As wheat gets wet, the enzymatic activity in the kernel starts the germination phase of the seed. This activity uses up stored starch and lowers the test weight of the grain. Wheat grading is also dependant on test weights and lower test weights receive lower grades: 360 grams per ½ litre or 74 kg/hl is the magical cut off for Grade 2. More grading considerations can be found here.


Some wheat fields around the countryside may appear to have a black, sooty mould on the plant. Fungus growth caused by the recent rains and humidity produces moulds. Fields that matured early, those killed by drought or disease, or those harvest-delayed due to rains, may be seeing more of this mould. Generally, with enough fan speed on the combine, this mould should blow out of the combine during harvest.

With the variable weather conditions at wheat maturity, we may also be experiencing Black point in some areas.

Mildew is also starting to appear in wheat in those areas hit by rain. It can develop on mature kernels when there is excess moisture.
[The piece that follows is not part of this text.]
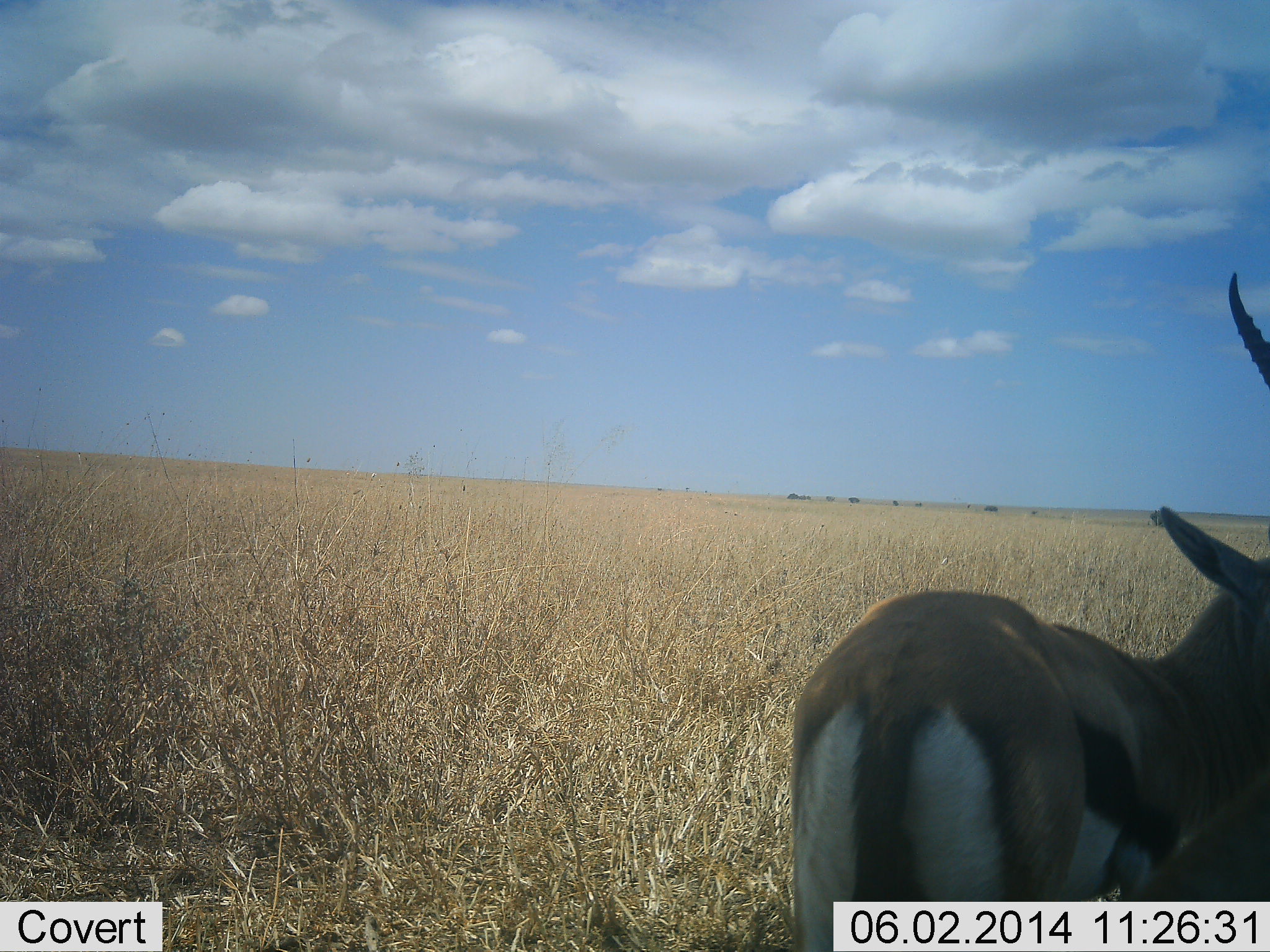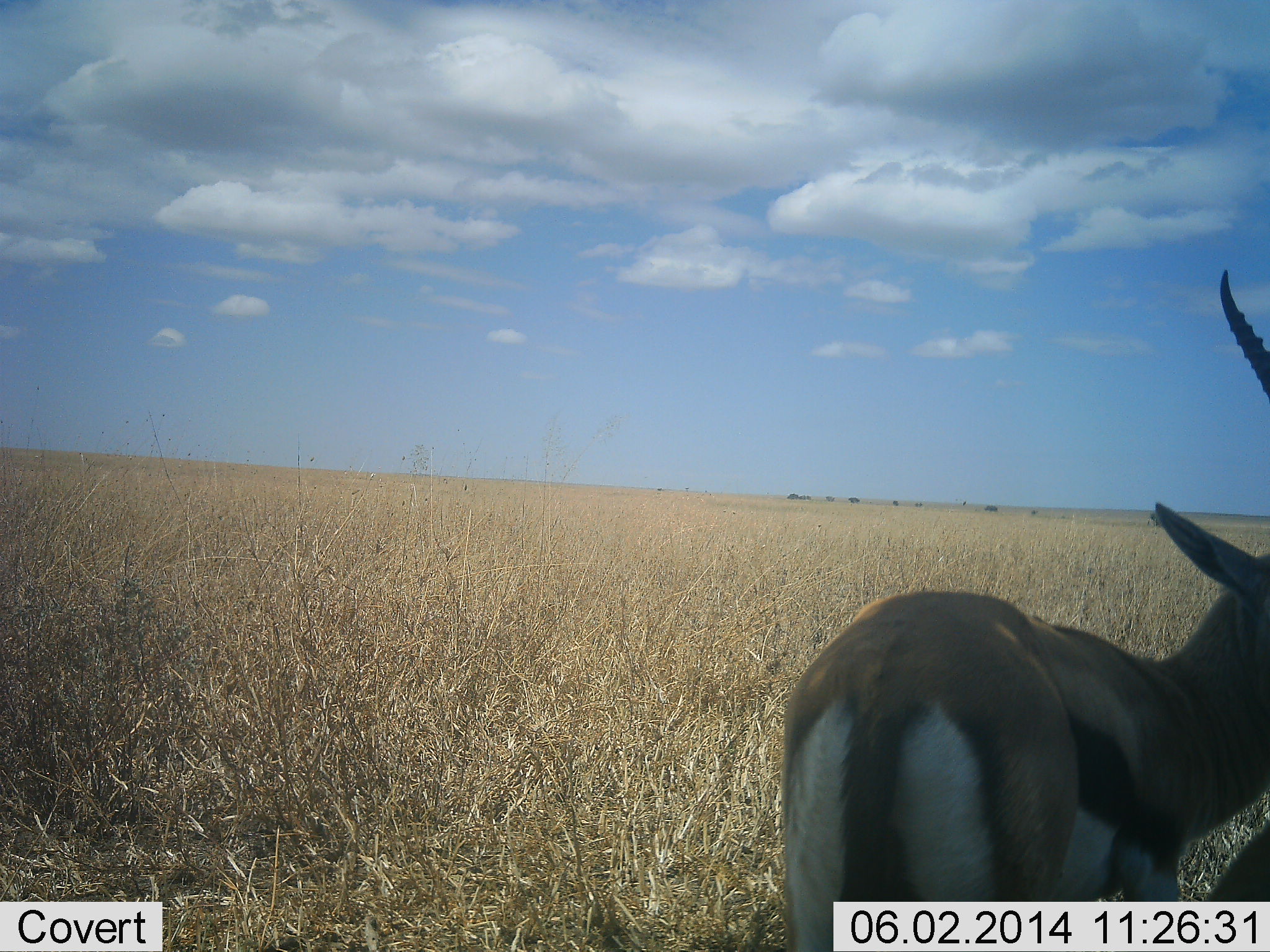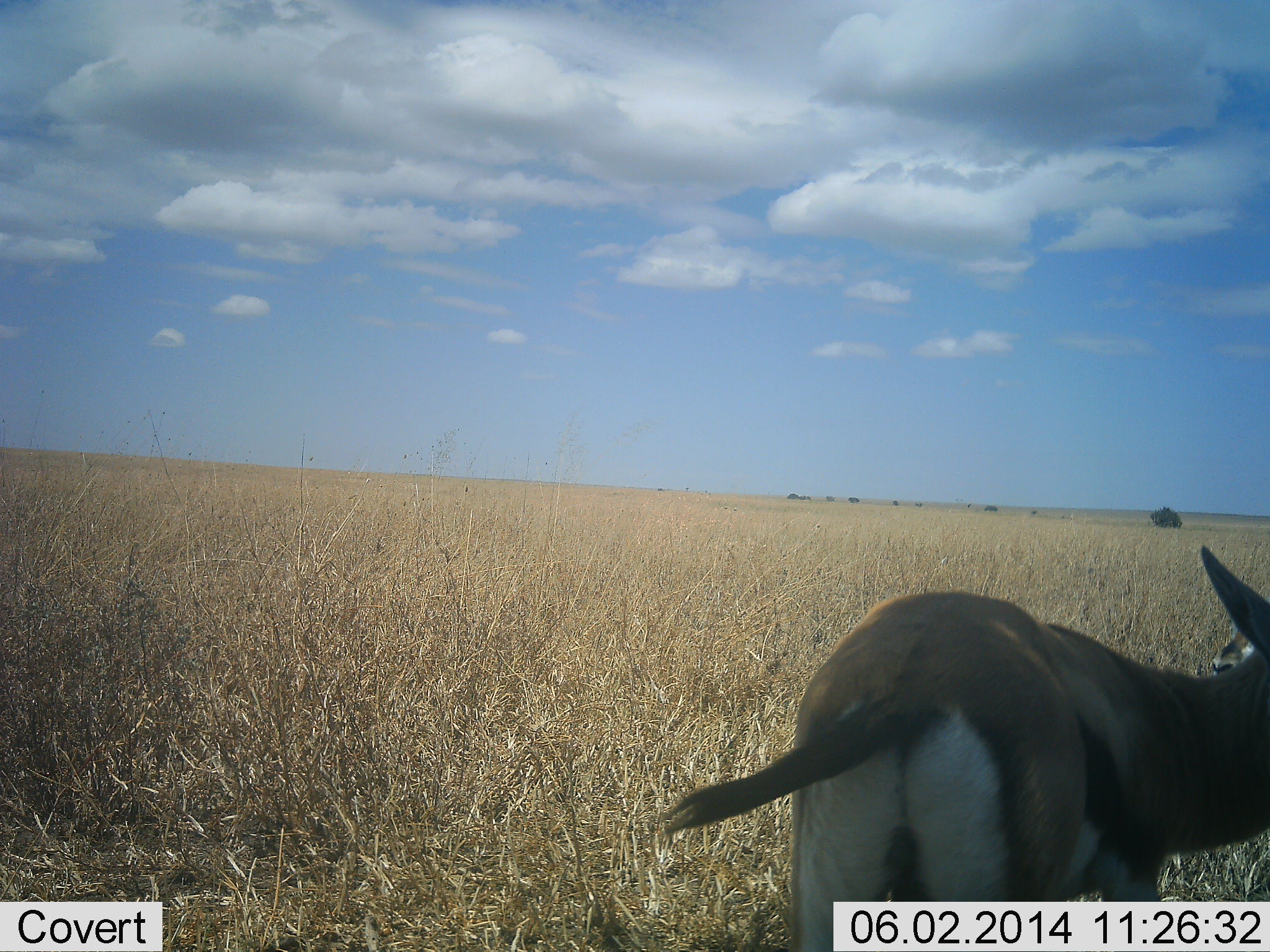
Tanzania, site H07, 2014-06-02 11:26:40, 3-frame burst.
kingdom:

  • Harvest as soon as grain is mature. During wet conditions, it is better to pay a little for drying than to have low quality.
  • If grain is dirty or infected, turn up the fan and blow the mould and small kernels out.
  • If wheat has lodged areas, check for quality differences and keep this grain separate so you don’t lower the grade of your entire crop.
  • Bring a representative sample to your receiving location(s) to verify quality before you deliver a load. Discuss your options if the grade isn’t what you expect.
  • If you have on-farm storage and drying capabilities, you could look for marketing opportunities later.

 Marty Vermey is Grain Farmers of Ontario’s senior agronomist. Laura Ferrier is Grain Farmers of Ontario’s agronomist.